Я подумал, что на Соборной улице Бережанска утром второго января тысяча восемьсот восемьдесят второго года было, наверное, человек пятьдесят одновременно в поле моего зрения – считая лошадей, саней, возниц, пешеходов, нескольких детей, выбегающих с Угловой. Все они были – живые люди, у каждого – своя история сегодняшнего утра, свой чай, свой разговор, свой план на остаток дня. Ни один из них не знал про меня того, что знал я сам про себя. Тот из них, который знал мою фамилию, думал о Стрешневе. Тот, который не знал, проходил мимо меня, как мимо любого другого уездного дома.
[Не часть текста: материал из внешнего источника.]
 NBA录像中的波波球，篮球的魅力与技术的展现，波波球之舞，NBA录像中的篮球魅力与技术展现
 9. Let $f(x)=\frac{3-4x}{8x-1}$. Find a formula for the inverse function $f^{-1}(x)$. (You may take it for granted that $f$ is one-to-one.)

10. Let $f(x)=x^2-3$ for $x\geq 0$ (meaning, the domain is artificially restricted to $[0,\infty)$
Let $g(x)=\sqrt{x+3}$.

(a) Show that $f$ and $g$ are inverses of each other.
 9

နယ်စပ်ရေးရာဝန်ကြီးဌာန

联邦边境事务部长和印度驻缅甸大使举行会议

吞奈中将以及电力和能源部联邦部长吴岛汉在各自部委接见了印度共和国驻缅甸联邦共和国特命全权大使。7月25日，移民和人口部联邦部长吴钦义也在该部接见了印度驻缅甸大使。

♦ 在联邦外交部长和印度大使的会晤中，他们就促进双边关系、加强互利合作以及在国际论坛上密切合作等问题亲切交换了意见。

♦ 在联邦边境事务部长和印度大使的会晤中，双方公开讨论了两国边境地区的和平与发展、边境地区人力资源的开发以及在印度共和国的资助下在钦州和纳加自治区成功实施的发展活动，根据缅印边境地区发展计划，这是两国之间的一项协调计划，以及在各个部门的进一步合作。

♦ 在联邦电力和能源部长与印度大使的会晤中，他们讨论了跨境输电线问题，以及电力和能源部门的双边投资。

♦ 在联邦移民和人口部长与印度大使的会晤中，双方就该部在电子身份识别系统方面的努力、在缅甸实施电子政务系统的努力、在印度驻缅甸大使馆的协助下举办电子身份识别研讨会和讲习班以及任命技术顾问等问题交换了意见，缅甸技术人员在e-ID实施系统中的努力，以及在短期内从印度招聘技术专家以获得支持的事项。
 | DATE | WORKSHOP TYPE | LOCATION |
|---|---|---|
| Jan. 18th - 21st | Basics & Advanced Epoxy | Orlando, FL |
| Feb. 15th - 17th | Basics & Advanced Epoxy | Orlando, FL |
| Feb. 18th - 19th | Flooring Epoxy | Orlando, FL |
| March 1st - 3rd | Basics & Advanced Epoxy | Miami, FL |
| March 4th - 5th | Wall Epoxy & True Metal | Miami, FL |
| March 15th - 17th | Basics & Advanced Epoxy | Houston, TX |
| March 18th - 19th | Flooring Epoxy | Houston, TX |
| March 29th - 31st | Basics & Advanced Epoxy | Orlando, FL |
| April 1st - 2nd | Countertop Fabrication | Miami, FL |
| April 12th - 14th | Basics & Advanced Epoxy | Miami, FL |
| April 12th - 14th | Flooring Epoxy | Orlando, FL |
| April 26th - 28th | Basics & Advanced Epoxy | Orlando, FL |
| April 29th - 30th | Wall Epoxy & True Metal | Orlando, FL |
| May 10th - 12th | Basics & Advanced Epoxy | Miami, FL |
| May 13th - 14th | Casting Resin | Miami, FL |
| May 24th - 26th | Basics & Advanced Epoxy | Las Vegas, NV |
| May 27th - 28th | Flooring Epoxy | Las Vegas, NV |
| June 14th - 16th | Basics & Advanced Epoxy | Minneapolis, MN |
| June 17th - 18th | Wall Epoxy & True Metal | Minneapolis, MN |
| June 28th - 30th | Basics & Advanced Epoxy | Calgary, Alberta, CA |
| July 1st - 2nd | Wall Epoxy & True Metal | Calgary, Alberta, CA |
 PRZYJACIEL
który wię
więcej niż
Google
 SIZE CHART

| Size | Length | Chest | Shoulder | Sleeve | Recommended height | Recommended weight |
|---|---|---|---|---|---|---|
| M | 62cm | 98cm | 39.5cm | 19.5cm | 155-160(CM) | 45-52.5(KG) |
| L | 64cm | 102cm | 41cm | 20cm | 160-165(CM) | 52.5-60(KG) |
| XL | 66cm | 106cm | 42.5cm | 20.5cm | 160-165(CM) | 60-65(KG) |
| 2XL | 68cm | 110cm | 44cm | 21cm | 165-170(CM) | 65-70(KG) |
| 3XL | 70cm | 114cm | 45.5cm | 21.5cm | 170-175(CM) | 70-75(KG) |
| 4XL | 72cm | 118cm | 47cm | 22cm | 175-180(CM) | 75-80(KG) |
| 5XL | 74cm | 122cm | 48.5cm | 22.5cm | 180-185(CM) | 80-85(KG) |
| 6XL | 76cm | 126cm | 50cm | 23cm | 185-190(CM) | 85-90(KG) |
И это было – правильное устройство мира. Не надо было, чтобы каждый из них знал, что в доме на Соборной сидит человек из двадцать первого века. Надо было только, чтобы в этом доме сидел человек, который делает для города то, что нужно городу. И чтобы это совпадало – что человек делает то, что ему самому стало нужно.
В моё время я, Ракитин, тридцать восьми лет, работал на должности, которую я получил по карьерной логике. Дослужился. Умел это делать. Но не могу сказать, что это было – моё. Это было что-то среднее между обязанностью и привычкой.
Здесь – другое. Работа городским головой в Бережанске у меня совпала с тем, что мне хотелось бы делать, если бы меня в юности спросили. Спросить тогда некому было – я пошёл по удобной дороге и прошёл по ней сорок три года ракитинской жизни, пока не оказался в странном теле в странном городе в странном веке. И здесь – внезапно – обнаружил себя в своём настоящем деле.
Год 1881 в Бережанске был – первым годом моей настоящей работы. Тридцать восемь лет в Нижнеярске были подготовкой. Я этого не знал тогда; я думал, что Нижнеярск – и есть моя жизнь. Оказалось, Нижнеярск был – репетицией.
Я встал. Подошёл к столу.
Взял в руки первый кирпич из Глинок – он лежал в холстине. Развернул. Тяжёлый, шершавый, красновато-оранжевый. Звон чистый, короткий. Положил обратно на стол.
Рядом – расписка Долгушина с двуглавым орлом. Отложу сегодня в запертый ящик управы.
Рядом – утреннее письмо Анны.
Рядом – зелёная личная тетрадь. Открыл её, написал под вчерашним итогом одну строчку:
«2 января 1882. Анна написала – видит. Николай уже давно видит. Серафим увидел первым. Аграфена приняла. Управа – приняла. Город – привыкает. Я – на своём месте».
Закрыл тетрадь.
На Соборной где-то далеко тренькнул колокольчик от тройки.
Глафира в кухне начала греметь заслонкой печи – готовилась к обеду.
Николай, где-то у Брагина, видимо, играл в шахматы или обсуждал гимназические дела; вернётся к ужину.
Анна, в Петербурге, в пансионе на Васильевском острове, писала сейчас, вероятно, следующее письмо – из двух страниц в неделю, которые я у неё попросил в сегодняшнем ответе.
Я налил себе ещё чая. Разломил кулебяку.
Тысяча восемьсот восемьдесят второй год начинался с обычного утреннего чая в уездном русском городе на Волге.
Я был, после трёхсот семи дней в этом теле, дома.